Outside hitter Rebekah Rath, one of Hughes’ first recruits as head coach, is a big fan of baseball, though. Baseball never came up during the recruiting process, yet Rath realized during the 2019 season that her coach liked the game just as much as her, and then some.
“I like baseball, and I watch a lot of baseball,” Rath said, “but I didn’t know he was really into it until I got here.”
Statistics transcend sports
When the State College native first started playing volleyball, he didn’t pay too much attention to analyzing statistics. But when it became his job as director of volleyball operations at Penn State, it came easily to him. Hughes never had a problem learning to interpret the numbers, partly due to the time he spent studying baseball statistics as a kid.
“I became the stat guy, and that’s when volleyball and baseball really merged for me,” Hughes said. “I realized there were a lot of numbers with volleyball, and I always loved the numbers with baseball.”
While the metrics for baseball players don’t directly correlate to the ones for volleyball players, some measures are similar.
In the same way that batting average and slugging percentage represent offensive success in baseball, hitting percentage and kill percentage represent attacking success in volleyball.

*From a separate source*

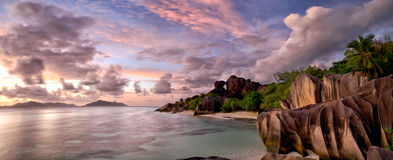 Anse Source d'Argent beach panorama Royalty Free Stock Images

Hughes pays close attention to trends in baseball analytics and the organizational approach of some professional teams. Alongside his bat and ball is a copy of Astroball, the story of how the Houston Astros applied cutting-edge statistics to become 2017 World Series champions.
In preparation for the 2019 season, Hughes implemented one of the MLB’s newer ideas.
“Baseball organizations are trying to use a growth mindset to develop everyone in the organization,” Hughes said. “Everyone gets a plan laid out in front of them, and that’s one thing we tried to do this preseason.”
Hughes’ love for baseball and affinity for connecting its analytics to volleyball has been no secret to anyone he’s worked with.
Hughes worked on the same staff as former Maryland volleyball coach Steve Aird for six seasons, and as Aird and Hughes became friends coaching together, a lot of their time spent outside the gym became baseball-oriented.
“He’s always been a massive baseball fan and a good baseball player, too,” Aird said. “One year for his birthday, I took him to New Yankee Stadium for a game.”
Hughes often leans on baseball analogies to help explain volleyball. He often calls a soft serve an “off-speed serve,” comparing the style to an off-speed pitch. Hughes also connects the shifting of hitters to the defensive shifts in baseball.
So while Hughes found his future in volleyball rather than baseball, America’s pastime often finds its way back into his life.
There’s the statistics, looking for an edge based on matchups and history. There’s his Yankees fandom, postponing interview questions until he hears the final scoreline. And there’s the bat and ball in his office, a link to his first sport that stays with him in his new one.